Record excerpts:
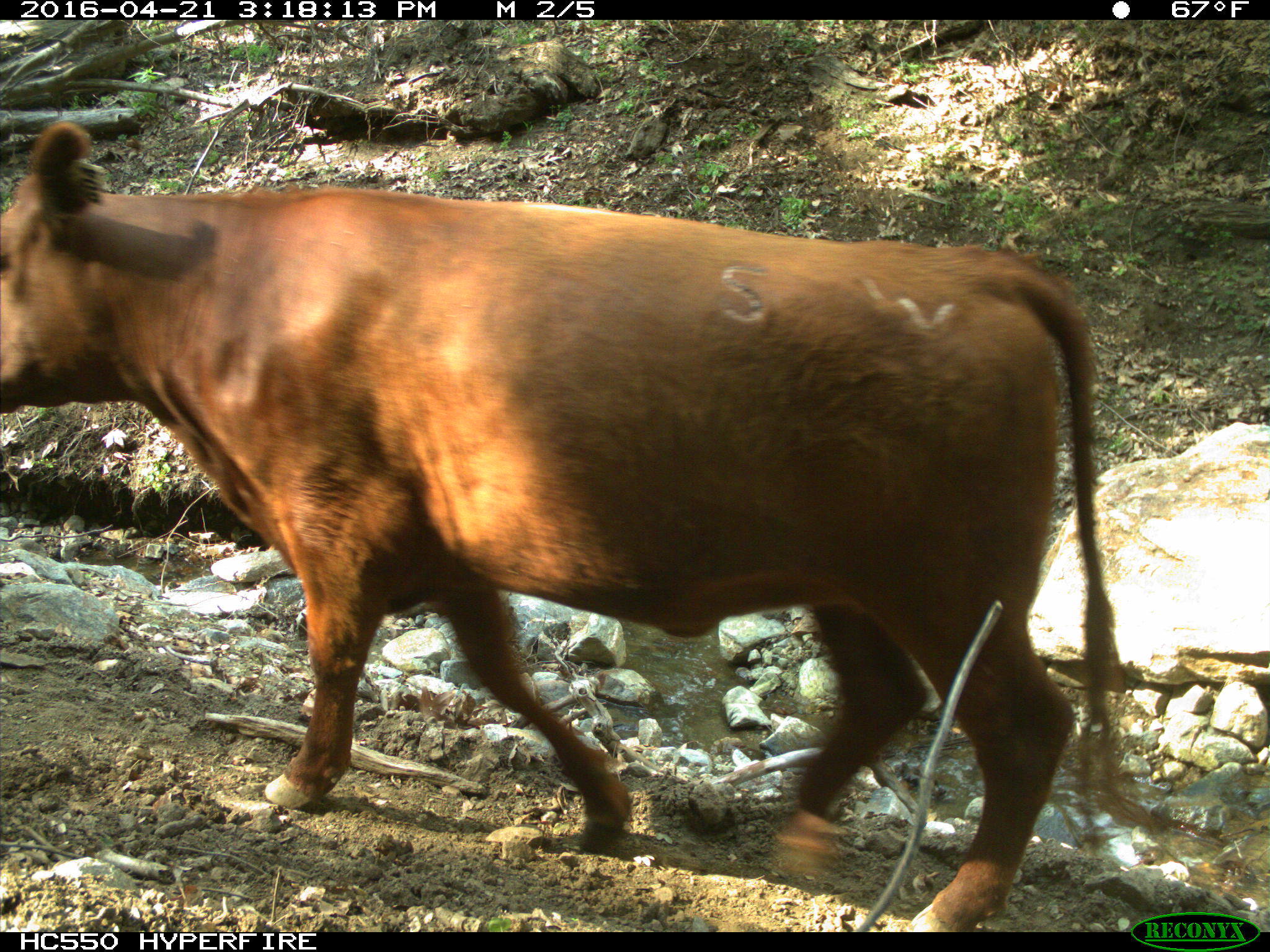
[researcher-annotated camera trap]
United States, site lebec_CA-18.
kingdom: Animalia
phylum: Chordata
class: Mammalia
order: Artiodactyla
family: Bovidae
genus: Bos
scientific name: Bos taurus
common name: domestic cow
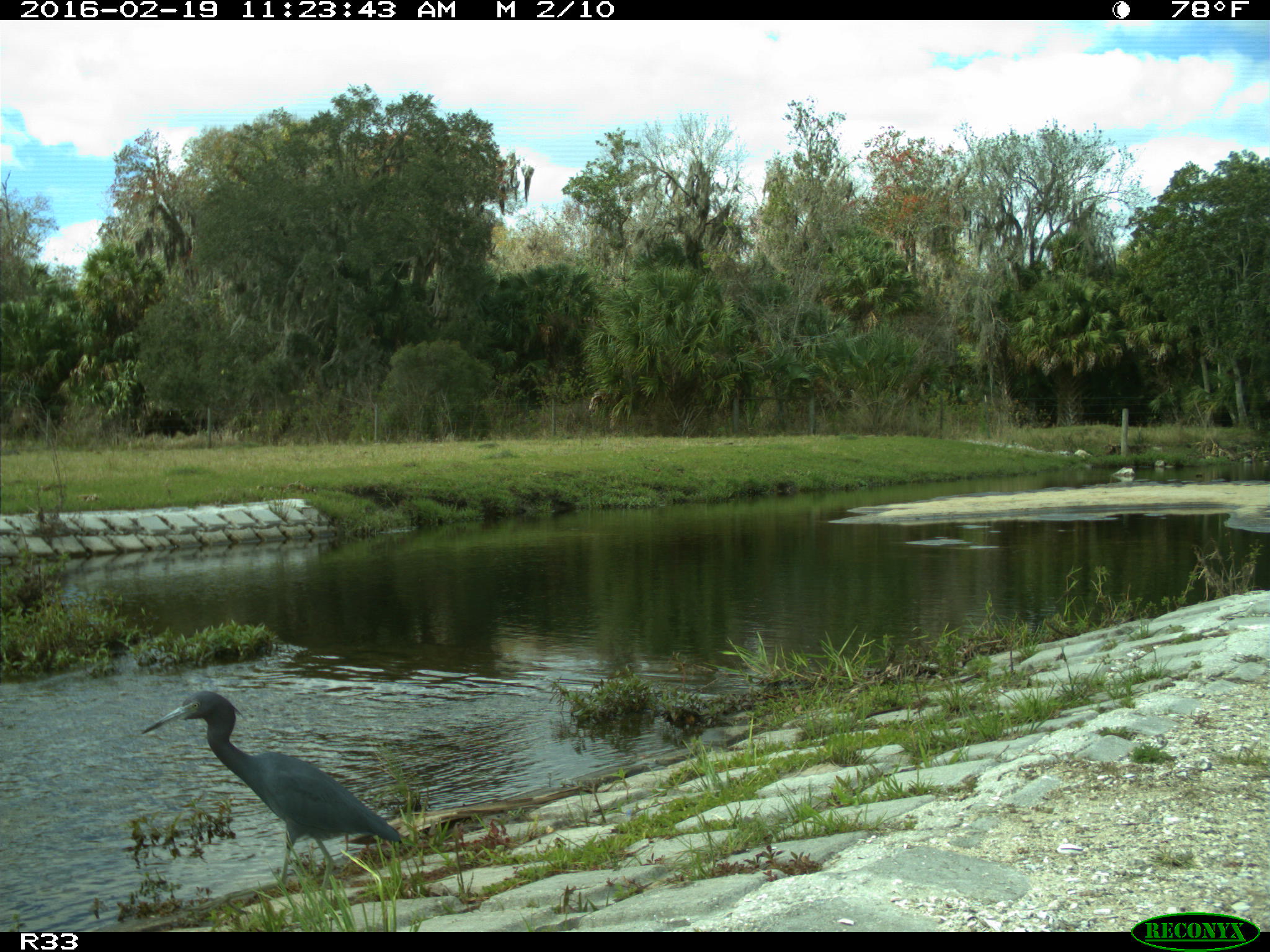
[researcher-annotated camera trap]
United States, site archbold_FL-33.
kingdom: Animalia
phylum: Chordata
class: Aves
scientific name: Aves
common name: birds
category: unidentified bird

What is needed: Apart from the pictures, every line above must be repeated exactly.

Written answer:
[researcher-annotated camera trap]
United States, site lebec_CA-18.
kingdom: Animalia
phylum: Chordata
class: Mammalia
order: Artiodactyla
family: Bovidae
genus: Bos
scientific name: Bos taurus
common name: domestic cow
[researcher-annotated camera trap]
United States, site archbold_FL-33.
kingdom: Animalia
phylum: Chordata
class: Aves
scientific name: Aves
common name: birds
category: unidentified bird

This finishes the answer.